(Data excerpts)
>>>>

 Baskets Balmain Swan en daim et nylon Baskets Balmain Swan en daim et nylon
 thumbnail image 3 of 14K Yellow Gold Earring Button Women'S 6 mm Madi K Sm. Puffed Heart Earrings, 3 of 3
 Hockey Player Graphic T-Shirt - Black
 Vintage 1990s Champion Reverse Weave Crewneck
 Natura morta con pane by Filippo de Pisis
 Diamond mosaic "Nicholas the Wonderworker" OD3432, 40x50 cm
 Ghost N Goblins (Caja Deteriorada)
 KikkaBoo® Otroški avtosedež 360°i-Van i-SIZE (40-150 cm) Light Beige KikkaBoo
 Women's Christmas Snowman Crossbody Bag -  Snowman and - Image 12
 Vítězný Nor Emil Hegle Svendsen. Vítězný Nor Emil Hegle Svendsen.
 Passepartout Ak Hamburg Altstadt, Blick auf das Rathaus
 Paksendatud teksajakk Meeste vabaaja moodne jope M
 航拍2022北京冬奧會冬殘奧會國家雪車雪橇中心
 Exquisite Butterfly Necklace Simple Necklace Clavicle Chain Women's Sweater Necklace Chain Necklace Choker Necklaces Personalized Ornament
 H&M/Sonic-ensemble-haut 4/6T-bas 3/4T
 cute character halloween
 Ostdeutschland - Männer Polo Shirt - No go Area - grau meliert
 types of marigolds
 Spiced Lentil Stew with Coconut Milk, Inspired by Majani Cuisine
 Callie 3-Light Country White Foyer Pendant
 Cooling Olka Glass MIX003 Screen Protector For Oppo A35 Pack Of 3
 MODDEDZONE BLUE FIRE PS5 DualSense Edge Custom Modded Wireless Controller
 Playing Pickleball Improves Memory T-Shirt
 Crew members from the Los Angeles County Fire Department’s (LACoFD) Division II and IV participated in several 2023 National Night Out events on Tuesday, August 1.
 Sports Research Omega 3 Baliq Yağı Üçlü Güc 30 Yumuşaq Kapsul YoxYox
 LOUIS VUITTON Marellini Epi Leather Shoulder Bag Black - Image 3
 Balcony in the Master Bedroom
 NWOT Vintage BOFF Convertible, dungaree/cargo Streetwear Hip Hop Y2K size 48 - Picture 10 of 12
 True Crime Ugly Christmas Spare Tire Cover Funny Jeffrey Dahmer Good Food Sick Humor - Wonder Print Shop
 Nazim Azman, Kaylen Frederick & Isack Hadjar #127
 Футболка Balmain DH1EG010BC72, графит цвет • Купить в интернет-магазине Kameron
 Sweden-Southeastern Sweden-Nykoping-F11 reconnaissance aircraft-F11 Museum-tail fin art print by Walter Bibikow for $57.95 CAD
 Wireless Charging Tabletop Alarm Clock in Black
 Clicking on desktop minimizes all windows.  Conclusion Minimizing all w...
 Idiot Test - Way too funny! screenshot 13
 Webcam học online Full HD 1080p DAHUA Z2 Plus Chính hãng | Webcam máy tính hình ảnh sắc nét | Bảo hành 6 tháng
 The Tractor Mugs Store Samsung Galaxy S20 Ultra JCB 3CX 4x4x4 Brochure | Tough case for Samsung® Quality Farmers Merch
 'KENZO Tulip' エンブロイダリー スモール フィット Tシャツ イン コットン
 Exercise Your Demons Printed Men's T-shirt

<<<<

Starting at the top of the records, copy every line exactly.

* RESPONSE AREA *
 Baskets Balmain Swan en daim et nylon Baskets Balmain Swan en daim et nylon
 thumbnail image 3 of 14K Yellow Gold Earring Button Women'S 6 mm Madi K Sm. Puffed Heart Earrings, 3 of 3
 Hockey Player Graphic T-Shirt - Black
 Vintage 1990s Champion Reverse Weave Crewneck
 Natura morta con pane by Filippo de Pisis
 Diamond mosaic "Nicholas the Wonderworker" OD3432, 40x50 cm
 Ghost N Goblins (Caja Deteriorada)
 KikkaBoo® Otroški avtosedež 360°i-Van i-SIZE (40-150 cm) Light Beige KikkaBoo
 Women's Christmas Snowman Crossbody Bag -  Snowman and - Image 12
 Vítězný Nor Emil Hegle Svendsen. Vítězný Nor Emil Hegle Svendsen.
 Passepartout Ak Hamburg Altstadt, Blick auf das Rathaus
 Paksendatud teksajakk Meeste vabaaja moodne jope M
 航拍2022北京冬奧會冬殘奧會國家雪車雪橇中心
 Exquisite Butterfly Necklace Simple Necklace Clavicle Chain Women's Sweater Necklace Chain Necklace Choker Necklaces Personalized Ornament
 H&M/Sonic-ensemble-haut 4/6T-bas 3/4T
 cute character halloween
 Ostdeutschland - Männer Polo Shirt - No go Area - grau meliert
 types of marigolds
 Spiced Lentil Stew with Coconut Milk, Inspired by Majani Cuisine
 Callie 3-Light Country White Foyer Pendant
 Cooling Olka Glass MIX003 Screen Protector For Oppo A35 Pack Of 3
 MODDEDZONE BLUE FIRE PS5 DualSense Edge Custom Modded Wireless Controller
 Playing Pickleball Improves Memory T-Shirt
 Crew members from the Los Angeles County Fire Department’s (LACoFD) Division II and IV participated in several 2023 National Night Out events on Tuesday, August 1.
 Sports Research Omega 3 Baliq Yağı Üçlü Güc 30 Yumuşaq Kapsul YoxYox
 LOUIS VUITTON Marellini Epi Leather Shoulder Bag Black - Image 3
 Balcony in the Master Bedroom
 NWOT Vintage BOFF Convertible, dungaree/cargo Streetwear Hip Hop Y2K size 48 - Picture 10 of 12
 True Crime Ugly Christmas Spare Tire Cover Funny Jeffrey Dahmer Good Food Sick Humor - Wonder Print Shop
 Nazim Azman, Kaylen Frederick & Isack Hadjar #127
 Футболка Balmain DH1EG010BC72, графит цвет • Купить в интернет-магазине Kameron
 Sweden-Southeastern Sweden-Nykoping-F11 reconnaissance aircraft-F11 Museum-tail fin art print by Walter Bibikow for $57.95 CAD
 Wireless Charging Tabletop Alarm Clock in Black
 Clicking on desktop minimizes all windows.  Conclusion Minimizing all w...
 Idiot Test - Way too funny! screenshot 13
 Webcam học online Full HD 1080p DAHUA Z2 Plus Chính hãng | Webcam máy tính hình ảnh sắc nét | Bảo hành 6 tháng
 The Tractor Mugs Store Samsung Galaxy S20 Ultra JCB 3CX 4x4x4 Brochure | Tough case for Samsung® Quality Farmers Merch
 'KENZO Tulip' エンブロイダリー スモール フィット Tシャツ イン コットン
 Exercise Your Demons Printed Men's T-shirt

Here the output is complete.